Communication essentielle
En matière d’expertise médicale, la communication et l’accessibilité du dossier médical est essentielle. Malheureusement, l’environnement technologique dans lequel exercent les professionnels de la santé au Québec est désuet et limitatif. À ce jour, le télécopieur demeure l’outil principal de communication dans le réseau de la santé. De plus, l’implantation du Dossier santé Québec demeure inachevée et le résumé d’hospitalisation n’est pas disponible en temps réel. Pour accomplir adéquatement leur mandat et leurs responsabilités, les médecins ont besoin d’un accès rapide et efficace au dossier médical complet de la personne décédée. À l’heure actuelle, cette documentation est souvent difficile à obtenir et cela engendre parfois des délais, voire même l’impossibilité de formuler un diagnostic ou de compléter le rapport d’expertise. Il devient urgent de doter les patients d’un seul dossier médical électronique accessible en tout temps et qu’une plateforme de communication électronique sécuritaire et approuvée soit implantée au Québec. La persistance de ces problèmes de communication dans le domaine de la santé est inacceptable et le gouvernement doit y remédier rapidement. Par ailleurs, le projet de loi devrait prévoir une disposition explicite visant à faciliter l’accès à l’ensemble des informations médicales et du dossier médical de la personne décédée au médecin en charge de l’expertise.
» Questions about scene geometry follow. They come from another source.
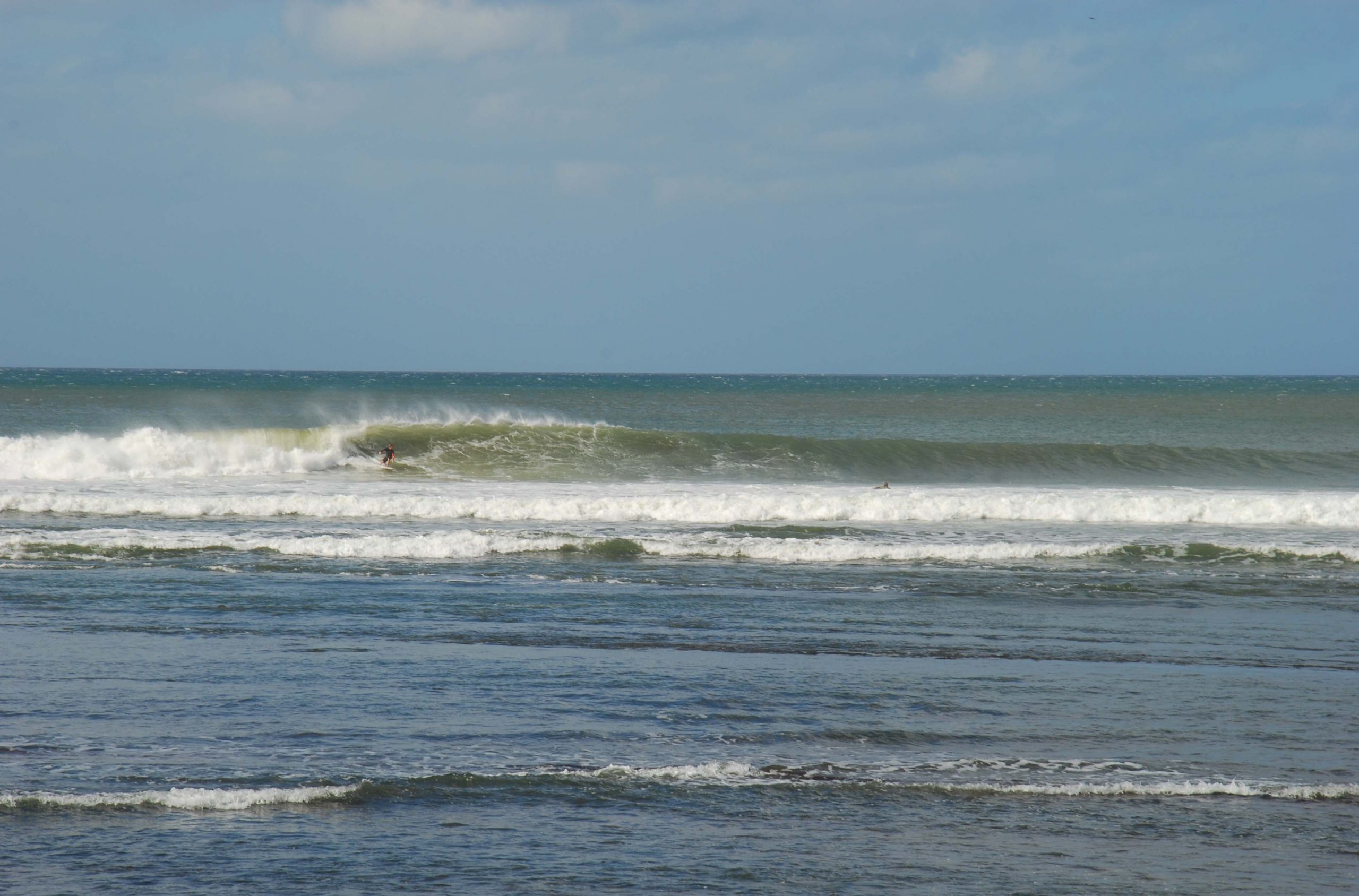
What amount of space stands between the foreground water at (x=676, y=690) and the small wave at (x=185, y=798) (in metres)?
0.02

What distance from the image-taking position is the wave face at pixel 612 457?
27.0m

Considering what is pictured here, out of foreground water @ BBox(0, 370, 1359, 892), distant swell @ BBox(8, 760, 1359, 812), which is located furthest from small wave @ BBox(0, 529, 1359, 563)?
distant swell @ BBox(8, 760, 1359, 812)

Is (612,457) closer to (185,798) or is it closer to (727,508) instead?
(727,508)

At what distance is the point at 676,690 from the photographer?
849cm

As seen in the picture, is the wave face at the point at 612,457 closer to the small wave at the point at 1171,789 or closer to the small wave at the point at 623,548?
the small wave at the point at 623,548

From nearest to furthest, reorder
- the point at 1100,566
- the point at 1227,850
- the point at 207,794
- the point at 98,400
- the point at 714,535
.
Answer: the point at 1227,850, the point at 207,794, the point at 1100,566, the point at 714,535, the point at 98,400

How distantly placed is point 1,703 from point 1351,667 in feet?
33.4

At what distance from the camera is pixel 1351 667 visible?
31.4 ft

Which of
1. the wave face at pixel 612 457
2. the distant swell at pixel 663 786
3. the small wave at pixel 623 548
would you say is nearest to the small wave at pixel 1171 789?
the distant swell at pixel 663 786

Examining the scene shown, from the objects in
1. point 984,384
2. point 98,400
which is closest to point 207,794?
point 98,400

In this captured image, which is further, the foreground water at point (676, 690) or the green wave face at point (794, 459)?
the green wave face at point (794, 459)

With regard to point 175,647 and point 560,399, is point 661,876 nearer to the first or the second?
point 175,647

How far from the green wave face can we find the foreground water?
661 centimetres

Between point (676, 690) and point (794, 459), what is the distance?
991 inches
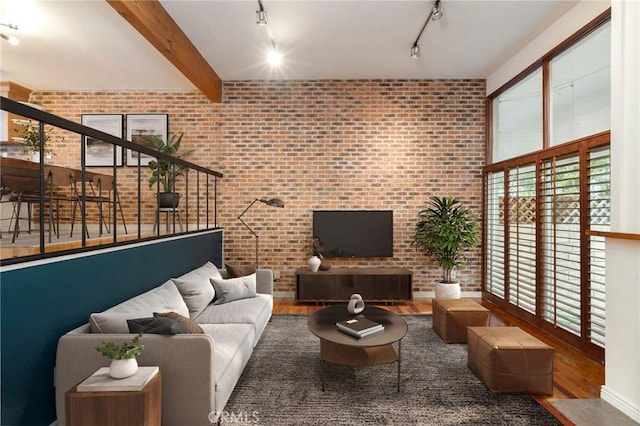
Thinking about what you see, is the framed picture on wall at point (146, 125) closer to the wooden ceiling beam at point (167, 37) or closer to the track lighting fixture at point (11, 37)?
the wooden ceiling beam at point (167, 37)

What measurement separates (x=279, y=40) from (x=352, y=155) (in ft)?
6.70

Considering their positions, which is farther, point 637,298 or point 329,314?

Prélèvement requis pour une expertise
L’article 21 du projet de loi apporte un changement intéressant en introduisant la possibilité à tout professionnel habilité par la loi, plutôt qu’à un médecin seulement, d’effectuer sur un corps un prélèvement requis pour une expertise ordonnée par le coroner. De plus, un récent amendement adopté étend même cette possibilité à toute personne titulaire d’un permis de thanatopraxie. Ces autres professionnels devront par conséquent nécessairement être habilités à effectuer ces prélèvements en vertu d’une autre source législative ou règlementaire afin de s’assurer qu’ils détiennent la compétence pour procéder à cet acte et qu’ils soient en mesure de collaborer efficacement avec l’expert mandaté pour la réalisation de l’expertise.
Conservation d’un organe ou d’un tissu
L’article 22 du projet de loi ajoute une nouvelle obligation au médecin qui procède à une autopsie et qui conserve un organe ou un tissu aux fins d’une expertise d’aviser le coroner afin que ce dernier puisse en informer la personne qui réclame le corps de la personne décédée. Afin de facilité la documentation et la transmission de ces informations au coroner, nous suggérons fortement la modification du formulaire de demande d’autopsie adressée au médecin afin d’y inclure une section relative à la conservation des organes et des tissus.
Par ailleurs, cette nouvelle disposition prévoit que si l’identité de la personne décédée n’a pu être établie, un échantillon d’organe ou de tissu doit être conservé à la demande du coroner en vue de son identification future. Nous sommes d’avis que la disposition devrait également traiter de la durée de conservation de ces organes et tissus.
Nous vous remercions de l’attention que vous porterez à nos commentaires et vous prions d’agréer, monsieur le président, nos salutations distinguées.